Rep. Elise Stefanik, 38, looks on during a news conference at the Capitol on August 12, 2022.

Drew Angerer/Getty Images

More youthful representation in Congress

The younger legislative blood represents but a few drops in Congress. 

At the start of the current congressional session in January 2021, only 40 people aged 40 and under served in the 535-member institution, according to data gathered by FiscalNote. The average age of the House is 58. In the Senate, it’s older: 63.

On balance, baby boomers rule. Democratic Rep. Ritchie Torres of New York, 34, said he feels like “an infant” in Congress. 

Sen. Brian Schatz was the youngest member of the upper chamber when he joined in 2012 at 40. Before that, he was the youngest lieutenant governor of Hawaii, the youngest chair of the state’s Democratic Party, and the youngest in the state legislature.

“I was always accustomed to being the youngest,” Schatz told Insider at the Capitol. 

The now 49-year-old senator, an avid Twitter user and self-described climate hawk, said the country would be better served by voices that represent all parts of America. 

“Congress should look like America, and that is diversity in every way: geographic, economic, age, ethnic background,” he said. “Congress has been improving in terms of becoming more diverse, but it still skews towards old white guys.”

Sen. Jon Ossoff, 35, during a Senate Judiciary Committee confirmation hearing on March 22, 2022.

AP Photo/Alex Brandon

The current youngest senator, Jon Ossoff, said he also believed Congress would benefit from more youthful representation because younger generations bring different ideas.

“One’s perspective, on the country, the world, on history, on the issues of the day, is influenced by one’s experience and one’s experience is formed by one’s era,” the 35-year-old Georgia Democrat said.

During his 2020 Senate campaign, Ossoff used TikTok to appeal to millennial and Gen Z voters and framed his platform around issues like the climate-change crisis and criminal-justice reform. Georgia’s runoff elections had record turnout, with more than half of the state’s 75,000 newly registered voters under the age of 35, The New York Times reported.

Ossoff told Insider that young candidates seeking public office should “consider youth as an asset — both a substantive asset for effective policymaking and also a political asset.” 

Being young has often been wielded as a tool to boost a candidate’s standing, according to political strategist Eric Johnson. He’s spent more than three decades advising candidates and elected officials, including former Democratic Rep. Patrick Murphy’s successful 2012 campaign against an older Republican incumbent in southeastern Florida.

“It was not a negative that Patrick Murphy was young. As long as you showed that you were qualified or that you passed a bar of being someone that they saw could serve, youth has always been appealing in every race that I saw,” Johnson said.

A study published this summer in the journal Political Behavior found that voters don’t primarily consider age when judging candidates for office. Younger candidates may be perceived as less experienced, but that doesn’t make voters less likely to support them, researchers Damon Roberts and Jennifer Wolak concluded.

Murphy became the youngest member of Congress at the time, at age 29. He served for two terms in the House before his failed 2016 Senate bid against the Republican incumbent, Sen. Marco Rubio. Unlike some of his young colleagues who flamed out, Murphy had a “clean” exit, leaving him well positioned to return to public life if he chooses to, Johnson said.

Though Murphy, who now runs an artificial intelligence startup focused on construction software, told Insider that he’s lost much of the optimism around public service that he had when he was first elected a decade ago.

▶ [DATA EXTRACT]:
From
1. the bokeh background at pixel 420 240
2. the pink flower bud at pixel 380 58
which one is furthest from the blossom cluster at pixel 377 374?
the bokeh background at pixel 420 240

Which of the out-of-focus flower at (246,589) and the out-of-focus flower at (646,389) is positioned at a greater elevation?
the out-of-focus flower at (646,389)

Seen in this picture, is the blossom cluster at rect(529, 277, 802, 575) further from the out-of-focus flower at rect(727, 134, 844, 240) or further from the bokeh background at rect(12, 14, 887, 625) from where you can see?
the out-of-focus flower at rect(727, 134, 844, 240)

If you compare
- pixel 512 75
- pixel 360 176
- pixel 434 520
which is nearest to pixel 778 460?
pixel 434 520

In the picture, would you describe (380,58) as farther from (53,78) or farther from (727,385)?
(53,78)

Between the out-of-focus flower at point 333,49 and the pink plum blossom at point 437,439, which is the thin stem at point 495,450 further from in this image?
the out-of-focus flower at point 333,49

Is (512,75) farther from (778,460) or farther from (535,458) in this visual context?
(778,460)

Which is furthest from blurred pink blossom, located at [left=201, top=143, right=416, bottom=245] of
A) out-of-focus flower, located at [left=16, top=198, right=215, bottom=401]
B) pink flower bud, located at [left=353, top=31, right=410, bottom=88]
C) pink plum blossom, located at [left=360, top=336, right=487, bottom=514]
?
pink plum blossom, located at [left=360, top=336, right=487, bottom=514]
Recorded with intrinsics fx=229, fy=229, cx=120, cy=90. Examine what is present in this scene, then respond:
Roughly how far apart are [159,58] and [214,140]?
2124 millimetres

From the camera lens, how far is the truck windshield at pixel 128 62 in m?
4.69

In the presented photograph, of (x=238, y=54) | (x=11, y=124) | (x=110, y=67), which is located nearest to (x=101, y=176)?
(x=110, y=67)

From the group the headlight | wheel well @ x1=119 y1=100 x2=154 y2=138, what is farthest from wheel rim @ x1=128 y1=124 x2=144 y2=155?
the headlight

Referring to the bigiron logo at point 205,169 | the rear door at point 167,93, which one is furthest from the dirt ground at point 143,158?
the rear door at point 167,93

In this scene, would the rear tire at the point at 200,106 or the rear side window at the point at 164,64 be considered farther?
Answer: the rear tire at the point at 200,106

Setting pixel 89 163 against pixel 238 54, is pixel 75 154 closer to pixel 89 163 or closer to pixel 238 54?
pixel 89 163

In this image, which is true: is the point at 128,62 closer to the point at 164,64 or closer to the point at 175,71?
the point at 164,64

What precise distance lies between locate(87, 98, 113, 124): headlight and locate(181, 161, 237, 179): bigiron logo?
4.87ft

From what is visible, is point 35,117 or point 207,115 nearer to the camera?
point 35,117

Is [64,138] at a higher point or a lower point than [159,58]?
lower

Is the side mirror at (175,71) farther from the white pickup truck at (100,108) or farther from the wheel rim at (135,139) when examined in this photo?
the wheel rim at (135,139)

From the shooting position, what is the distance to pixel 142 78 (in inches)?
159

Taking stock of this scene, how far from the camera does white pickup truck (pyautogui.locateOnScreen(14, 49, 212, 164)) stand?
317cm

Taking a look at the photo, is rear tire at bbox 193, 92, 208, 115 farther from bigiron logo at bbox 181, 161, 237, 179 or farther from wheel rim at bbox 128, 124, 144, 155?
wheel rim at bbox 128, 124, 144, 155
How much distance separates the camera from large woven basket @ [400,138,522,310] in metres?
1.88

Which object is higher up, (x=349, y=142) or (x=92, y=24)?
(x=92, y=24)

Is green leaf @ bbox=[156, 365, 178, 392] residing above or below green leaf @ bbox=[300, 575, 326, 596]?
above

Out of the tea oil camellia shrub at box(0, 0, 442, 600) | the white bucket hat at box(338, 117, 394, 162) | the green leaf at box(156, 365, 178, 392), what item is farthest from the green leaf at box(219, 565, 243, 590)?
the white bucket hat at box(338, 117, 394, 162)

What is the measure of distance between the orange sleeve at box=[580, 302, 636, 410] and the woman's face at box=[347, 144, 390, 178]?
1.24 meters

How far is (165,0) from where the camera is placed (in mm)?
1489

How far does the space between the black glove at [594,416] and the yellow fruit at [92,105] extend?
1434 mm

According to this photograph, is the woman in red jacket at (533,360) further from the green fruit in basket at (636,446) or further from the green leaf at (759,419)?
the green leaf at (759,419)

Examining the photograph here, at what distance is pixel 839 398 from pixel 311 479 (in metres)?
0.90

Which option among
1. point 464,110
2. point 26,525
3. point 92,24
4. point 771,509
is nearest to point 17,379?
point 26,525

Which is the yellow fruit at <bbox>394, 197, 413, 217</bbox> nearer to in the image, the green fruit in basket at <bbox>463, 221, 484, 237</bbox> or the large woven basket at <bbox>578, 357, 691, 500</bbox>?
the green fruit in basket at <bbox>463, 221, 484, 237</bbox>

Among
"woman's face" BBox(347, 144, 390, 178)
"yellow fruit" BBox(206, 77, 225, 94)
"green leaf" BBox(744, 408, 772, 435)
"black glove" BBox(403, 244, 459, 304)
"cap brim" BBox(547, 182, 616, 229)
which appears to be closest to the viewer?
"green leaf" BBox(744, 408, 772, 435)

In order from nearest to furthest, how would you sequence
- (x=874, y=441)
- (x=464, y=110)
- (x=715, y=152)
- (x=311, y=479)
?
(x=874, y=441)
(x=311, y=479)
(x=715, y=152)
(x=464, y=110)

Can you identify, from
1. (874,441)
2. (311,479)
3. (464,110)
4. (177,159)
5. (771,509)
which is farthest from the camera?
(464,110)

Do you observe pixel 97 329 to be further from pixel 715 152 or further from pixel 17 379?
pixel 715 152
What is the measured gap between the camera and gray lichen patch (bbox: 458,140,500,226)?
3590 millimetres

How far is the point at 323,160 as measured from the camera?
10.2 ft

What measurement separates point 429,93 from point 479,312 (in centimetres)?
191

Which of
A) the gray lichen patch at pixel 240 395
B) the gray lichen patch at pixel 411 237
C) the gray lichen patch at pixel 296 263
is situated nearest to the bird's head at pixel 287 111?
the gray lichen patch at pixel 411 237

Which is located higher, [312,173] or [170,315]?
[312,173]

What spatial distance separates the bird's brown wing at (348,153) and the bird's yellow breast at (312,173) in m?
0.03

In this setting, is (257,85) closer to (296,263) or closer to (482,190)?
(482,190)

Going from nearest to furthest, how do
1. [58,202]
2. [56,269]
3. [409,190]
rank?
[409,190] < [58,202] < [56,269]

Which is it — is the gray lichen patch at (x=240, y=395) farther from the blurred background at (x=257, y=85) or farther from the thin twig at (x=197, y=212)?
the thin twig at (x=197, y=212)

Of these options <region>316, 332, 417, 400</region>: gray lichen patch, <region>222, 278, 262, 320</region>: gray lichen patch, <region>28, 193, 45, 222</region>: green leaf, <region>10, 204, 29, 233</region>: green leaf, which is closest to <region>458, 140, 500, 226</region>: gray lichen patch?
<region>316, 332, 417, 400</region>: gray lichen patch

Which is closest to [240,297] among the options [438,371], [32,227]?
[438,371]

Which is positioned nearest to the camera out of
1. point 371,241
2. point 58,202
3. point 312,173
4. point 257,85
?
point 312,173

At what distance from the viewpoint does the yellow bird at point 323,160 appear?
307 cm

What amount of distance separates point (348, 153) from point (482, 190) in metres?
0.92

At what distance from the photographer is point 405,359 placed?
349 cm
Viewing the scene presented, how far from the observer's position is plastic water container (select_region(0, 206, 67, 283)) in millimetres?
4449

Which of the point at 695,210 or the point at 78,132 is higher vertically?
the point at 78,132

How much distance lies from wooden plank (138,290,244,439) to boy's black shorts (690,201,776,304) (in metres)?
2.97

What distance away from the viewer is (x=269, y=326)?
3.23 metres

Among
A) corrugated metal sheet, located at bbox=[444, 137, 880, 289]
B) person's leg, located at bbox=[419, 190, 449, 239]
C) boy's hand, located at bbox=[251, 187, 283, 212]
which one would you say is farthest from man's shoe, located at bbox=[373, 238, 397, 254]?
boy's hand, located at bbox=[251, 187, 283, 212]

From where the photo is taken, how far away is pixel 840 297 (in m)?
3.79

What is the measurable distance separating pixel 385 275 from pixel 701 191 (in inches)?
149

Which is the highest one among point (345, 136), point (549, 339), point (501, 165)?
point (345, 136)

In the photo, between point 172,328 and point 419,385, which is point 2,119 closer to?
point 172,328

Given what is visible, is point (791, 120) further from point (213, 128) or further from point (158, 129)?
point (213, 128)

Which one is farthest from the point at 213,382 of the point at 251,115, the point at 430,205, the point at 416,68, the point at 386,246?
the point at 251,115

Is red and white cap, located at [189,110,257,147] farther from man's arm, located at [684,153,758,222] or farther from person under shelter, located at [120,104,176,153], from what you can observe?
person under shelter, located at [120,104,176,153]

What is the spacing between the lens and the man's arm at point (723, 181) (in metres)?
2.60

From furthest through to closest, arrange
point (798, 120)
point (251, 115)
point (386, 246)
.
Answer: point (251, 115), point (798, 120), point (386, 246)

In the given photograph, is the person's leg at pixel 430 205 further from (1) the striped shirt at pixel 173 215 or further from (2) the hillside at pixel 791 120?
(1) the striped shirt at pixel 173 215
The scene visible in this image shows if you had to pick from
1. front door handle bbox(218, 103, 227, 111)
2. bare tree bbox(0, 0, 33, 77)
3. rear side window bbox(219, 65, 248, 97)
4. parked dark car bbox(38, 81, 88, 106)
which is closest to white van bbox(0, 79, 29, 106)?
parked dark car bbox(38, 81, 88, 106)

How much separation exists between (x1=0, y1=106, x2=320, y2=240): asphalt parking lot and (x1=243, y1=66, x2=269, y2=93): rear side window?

▶ [TASK OBJECTIVE]: Pick up the article on younger members of Congress after its final sentence and keep writing. The material is separate from the article on younger members of Congress.

▶ [OUTPUT FOR THIS TASK]:
“I miss my naive perception of what politics is or was — about issues and debate and getting down into helping people, and so much of it isn’t that anymore. Knowing what I know now, it’s tough to really, seriously think about doing it again,” Murphy said. He then added, “never say never.”

Ideas matter more

While young members of Congress have encouraged others to run, expanding their presence doesn’t guarantee quality representation, political scientists said. Major problems that the youth care about can be advocated for no matter the leader’s age.

“After seeing candidates and elected officials like Madison Cawthorn or Matt Gaetz, I’m not sure that we want to have direct numeric representation,” Jennifer Lawless, a public-policy professor at the University of Virginia, told Insider. “We want people who are qualified and who have achieved relevant credentials and qualifications to serve.”

Several members of Congress likewise said a candidate’s platform was more important than how many birthdays they’ve had. 

Sen. Ed Markey, 76, speaks about climate change during a news conference at the Capitol on Oct. 7, 2021.

AP Photo/Alex Brandon.

“It’s not your age — it’s the age of your ideas,” Sen. Ed Markey, 76, told Insider outside the Senate chamber at the Capitol. “And as long as your ideas are about the future, then when you are a candidate, people will listen to you.”

Markey, a Massachusetts Democrat, has served in Congress since 1976, two years after President Richard Nixon’s resignation. He’s connected with young people in the progressive movement, as has his fellow Massachusetts Democrat Sen. Elizabeth Warren, 73, and independent Sen. Bernie Sanders of Vermont, 81.

And that’s why Ocasio-Cortez said she’d thrown her support behind those leaders in key recent election cycles, while also calling on young folks to run.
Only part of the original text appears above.